The Most Beautiful Towns and Villages
Historic, simple, famous, nondescript, or perfectly preserved: almost any Greek village seems to possess that certain balance of charm and mystique that takes your breath away. The sight of miragelike, white clusters of houses appearing alongside blue waters or tumbling down hillsides is one of the top allures of any trip here. Villages are awash in cubical, whitewashed houses—often built atop another along mazelike streets (designed to confound invaders). Add in architectural landmarks—a Byzantine cathedral, a Venetian 16th-century kastro (or fortress), and monasteries that seems sculpted of zabaglione custard—and these villages and towns often look like paintings that belong in anyone's National Gallery.
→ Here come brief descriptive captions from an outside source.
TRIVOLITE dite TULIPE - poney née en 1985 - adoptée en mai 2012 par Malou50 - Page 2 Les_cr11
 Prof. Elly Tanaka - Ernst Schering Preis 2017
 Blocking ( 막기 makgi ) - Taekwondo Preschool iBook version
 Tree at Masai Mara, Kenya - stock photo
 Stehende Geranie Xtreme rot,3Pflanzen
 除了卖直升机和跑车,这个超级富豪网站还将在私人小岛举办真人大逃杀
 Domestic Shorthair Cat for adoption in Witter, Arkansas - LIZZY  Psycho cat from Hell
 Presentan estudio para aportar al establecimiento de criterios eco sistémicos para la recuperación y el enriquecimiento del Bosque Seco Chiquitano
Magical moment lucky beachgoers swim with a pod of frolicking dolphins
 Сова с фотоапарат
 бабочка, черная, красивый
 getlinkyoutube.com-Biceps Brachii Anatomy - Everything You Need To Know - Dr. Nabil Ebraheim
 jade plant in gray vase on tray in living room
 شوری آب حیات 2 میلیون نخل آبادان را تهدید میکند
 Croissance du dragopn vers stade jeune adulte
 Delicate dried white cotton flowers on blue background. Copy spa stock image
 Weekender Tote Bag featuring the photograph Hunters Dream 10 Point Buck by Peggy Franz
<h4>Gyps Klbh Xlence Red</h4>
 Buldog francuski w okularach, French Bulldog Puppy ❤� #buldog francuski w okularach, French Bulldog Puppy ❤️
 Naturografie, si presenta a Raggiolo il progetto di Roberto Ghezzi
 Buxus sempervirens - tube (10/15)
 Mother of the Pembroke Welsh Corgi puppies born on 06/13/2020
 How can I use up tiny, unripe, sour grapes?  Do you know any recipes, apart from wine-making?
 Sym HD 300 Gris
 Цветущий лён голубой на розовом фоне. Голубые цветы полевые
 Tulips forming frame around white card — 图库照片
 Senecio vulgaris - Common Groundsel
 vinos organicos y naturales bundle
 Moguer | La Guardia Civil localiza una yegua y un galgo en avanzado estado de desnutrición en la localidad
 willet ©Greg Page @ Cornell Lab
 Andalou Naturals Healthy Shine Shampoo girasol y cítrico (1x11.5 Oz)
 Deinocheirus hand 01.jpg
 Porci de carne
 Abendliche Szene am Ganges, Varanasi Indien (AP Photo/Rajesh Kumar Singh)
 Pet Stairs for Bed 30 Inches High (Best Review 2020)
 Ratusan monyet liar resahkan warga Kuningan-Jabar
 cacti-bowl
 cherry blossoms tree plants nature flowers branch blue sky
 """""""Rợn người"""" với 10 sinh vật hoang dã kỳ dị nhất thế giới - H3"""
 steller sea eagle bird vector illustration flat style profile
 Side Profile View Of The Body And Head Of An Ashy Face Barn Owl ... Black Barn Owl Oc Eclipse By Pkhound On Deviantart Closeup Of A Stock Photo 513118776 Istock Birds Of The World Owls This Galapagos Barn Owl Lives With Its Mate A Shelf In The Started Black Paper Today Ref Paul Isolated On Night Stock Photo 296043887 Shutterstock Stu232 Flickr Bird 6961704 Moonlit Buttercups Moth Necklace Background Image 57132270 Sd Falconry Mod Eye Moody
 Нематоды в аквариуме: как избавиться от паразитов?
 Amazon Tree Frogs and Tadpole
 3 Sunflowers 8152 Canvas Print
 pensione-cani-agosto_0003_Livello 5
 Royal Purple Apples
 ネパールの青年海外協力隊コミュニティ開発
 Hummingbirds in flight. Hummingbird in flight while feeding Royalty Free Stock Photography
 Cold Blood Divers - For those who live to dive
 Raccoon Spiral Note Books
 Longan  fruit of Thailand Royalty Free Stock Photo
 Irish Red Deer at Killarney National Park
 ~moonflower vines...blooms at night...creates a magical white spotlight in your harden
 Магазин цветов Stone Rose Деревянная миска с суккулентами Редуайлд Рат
Rethymnon, Crete. A Venetian fortessa rests on a hill above this city, where cobblestone alleyways squirm their way through Turkish and Italianate houses. Bypass the newer parts of town to stroll through the Venetian harbor, packed solid with atmospheric cafés and shops. Ia, Santorini, the Cyclades. Here is where you will find the cubical white houses you've dreamed of, and a sunset that is unsurpassed. Pirgi, Chios, Northeast Aegean. Whitewashed buildings stenciled with exuberant traditional patterns create a unique effect here, one of the defensive villages on Chios island founded by the Genoese in the 14th century. Hydra, the Saronic Gulf Islands. The chicoscenti steal away to this harbor beauty, set with 19th-century merchant's mansions, festive waterside cafés, and some Hollywood pixie dust (Sophia Loren filmed Boy on a Dolphin here).